O Pintor e a Tela


Diziam que boas telas eram feitas de algodão cru, com textura rugosa. Completam pintores mais contemporâneos: mais a aplicação de resina especial e tratamento contra mofo.

Quando Paul Cézanne pintou «Les Joueurs de Cartes» (1890-1892) certamente não havia resinas acrílicas e qualquer tipo de trato da tela para protegê-la do tempo.

Les Joueurs de Cartes, Paul Cézanne

O que existia simplesmente era a vontade do artista em criar algo, pintando-o numa tela, que no mais das vezes era feito com óleo. Os quadros mais valorizados do mundo são óleos sobre tela.

Podemos admitir que a criação de uma pintura se baseia na relação primária entre uma tela em branco e o pintor que ainda não sabe o que pintará. Sua mente também inicia em branco.

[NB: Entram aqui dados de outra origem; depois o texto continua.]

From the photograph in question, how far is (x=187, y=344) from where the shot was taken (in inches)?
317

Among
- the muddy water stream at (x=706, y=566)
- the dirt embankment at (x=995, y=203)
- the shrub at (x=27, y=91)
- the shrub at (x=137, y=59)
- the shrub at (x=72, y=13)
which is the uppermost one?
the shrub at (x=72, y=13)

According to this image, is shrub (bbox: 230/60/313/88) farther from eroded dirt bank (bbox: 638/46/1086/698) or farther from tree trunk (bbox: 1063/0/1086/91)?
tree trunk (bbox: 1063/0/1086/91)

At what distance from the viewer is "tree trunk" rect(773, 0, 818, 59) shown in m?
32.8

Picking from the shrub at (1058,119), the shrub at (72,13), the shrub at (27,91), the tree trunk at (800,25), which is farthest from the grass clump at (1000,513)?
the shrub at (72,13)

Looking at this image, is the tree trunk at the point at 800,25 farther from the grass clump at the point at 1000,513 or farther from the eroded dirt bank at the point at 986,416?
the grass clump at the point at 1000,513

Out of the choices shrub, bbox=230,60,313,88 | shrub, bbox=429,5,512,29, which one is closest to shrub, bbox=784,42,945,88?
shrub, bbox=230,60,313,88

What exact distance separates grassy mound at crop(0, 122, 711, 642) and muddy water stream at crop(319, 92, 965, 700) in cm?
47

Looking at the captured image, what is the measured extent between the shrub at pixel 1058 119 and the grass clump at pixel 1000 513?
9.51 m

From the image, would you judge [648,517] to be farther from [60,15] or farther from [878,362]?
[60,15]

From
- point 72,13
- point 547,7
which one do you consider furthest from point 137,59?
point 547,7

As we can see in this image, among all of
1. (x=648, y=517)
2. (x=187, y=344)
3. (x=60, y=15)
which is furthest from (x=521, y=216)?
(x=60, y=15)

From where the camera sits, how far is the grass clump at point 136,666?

Un Peintre au Travail, Paul Cézanne, 1875

Embora isto também aconteça em atividades artísticas como a literatura e a música, há uma boa diferença com a relação à pintura. Os textos podem ser apagados e as músicas refeitas, tudo de forma relativamente rápida. Mas, quadros de alta qualidade podem demandar anos para serem produzidos pelo artista. Durante milhares de horas o pintor os retoca, ilumina e cria sombras. É um trabalho longo, árduo, complexo e solitário. O pintor só conversa com seu próprio quadro e com mais ninguém. Precisa possuir vários dons inatos para conviver com todas as suas obras e nem sempre viver em função delas.

Temos a nítida sensação de que grandes pintores não planejavam suas pinturas, mas possuíam uma espécie de antevisão dos resultados, pintavam-nas na própria mente, aos poucos, uma de cada vez.

Das atividades normais do ser humano, acreditamos que arquitetura é a que mais se aproxima da pintura. Tivemos excelentes arquitetos que portavam o dom de bordar e iluminar seus projetos tal como se fossem pintores.

Sérgio Bernardes

Dentre todos, destacamos o arquiteto Sérgio Wladimir Bernardes (1919-2002), com quem tivemos oportunidade de conviver desde o ano de 1973 até o fim de sua vida.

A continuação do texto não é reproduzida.